The heroic exploits of the Glorious Glosters at the Battle of the Imjin River (April 22-25, 1951) witnessed the largest loss of life by any British military force between 1945 and the present day. John Rae survived the battle by being left for dead on the field. He had not been shot, but had suffered a burst appendix causing him to collapse. He was spotted and rescued by an American helicopter and airlifted to a Norwegian MASH unit. Meanwhile, the British authorities listed him as “missing, presumed killed in action” and his wife received a telegram to this effect. On his return from Korea he marched with the surviving Glosters when they received the freedom of the City of Gloucester.
He then completed his officer training and was commissioned as a full lieutenant into the South Lancashire Regiment, soon being promoted to captain when the regiment was stationed at Catterick Camp. This marked his move to Yorkshire, where he would remain for the rest of his life.
Peacetime duties he found relatively dull, but he compensated for this by developing his shooting skills as one of the champion marksmen of the British Army. He won numerous awards and tournaments, both individually and leading a team. He was judged the champion of all three services for three years in succession, receiving the Hartley Challenge Cup from the hands of Field Marshal Viscount Montgomery of Alamein.
His most astonishing feat in an army shooting competition was when he won the Palatine Jewel by achieving a perfect target score despite worsening conditions of thick fog that had totally obscured the targets. He later explained this seemingly impossible achievement: as the fog rolled in he had taken various visual markers that enabled him to aim for and ‘see’ the unseen target.
Although committed to his army career, he could see that the peacetime army would soon be greatly downsized and transformed. So he left the regular army in 1958, settled in Ilkley, and went into business. He chose that most Scottish of commercial fields – insurance. After a brief spell with the Scottish Amicable he established in the centre of Leeds his own insurance broking firm: John Rae and Company, represented at Lloyds. Over a period of 40 years, until his retirement in 1998, this was to become one of the most respected insurance broking firms in the north of England, servicing major clients from all parts of the country.
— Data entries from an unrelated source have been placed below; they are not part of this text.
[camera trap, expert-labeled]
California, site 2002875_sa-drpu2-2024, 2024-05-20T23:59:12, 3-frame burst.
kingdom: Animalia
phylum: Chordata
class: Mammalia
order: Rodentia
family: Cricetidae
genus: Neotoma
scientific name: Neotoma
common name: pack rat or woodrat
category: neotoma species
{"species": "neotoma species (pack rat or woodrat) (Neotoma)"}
In parallel with his business career he was gradually drawn – through the activities of his three children – into various forms of honorary support for the arts. The eldest, Elizabeth, became a ballet dancer, training at the Royal Ballet School. This led to him being instrumental in establishing the Yorkshire Ballet Seminars, which discovered and developed talents such as the Yorkshire-born dancer and choreographer, David Bintley, now director of the Birmingham Royal Ballet. His son, Charles, composer and conductor, studied the piano with Dame Fanny Waterman, as did the youngest, Caroline. This led to a long involvement with the Leeds International Piano Competition; he served as a member of the executive committee of the LIPC from the late 1970s until his death.
His other passion during these later years was the preservation of an architectural jewel in the centre of Leeds: The Leeds Club, in Albion Place. He was to serve as chairman of the Leeds Club from 1983 to his retirement in 1998.
John Rae leaves his wife, three children, and six grandchildren. After cremation at Lawnswood in North Leeds, his ashes will be interred at the Rae/MacRae ancestral burial ground of Clachan Duich in Kintail, Scotland, in accordance with the old MacRae maxim: “Look ye to the rock from whence ye are hewn”.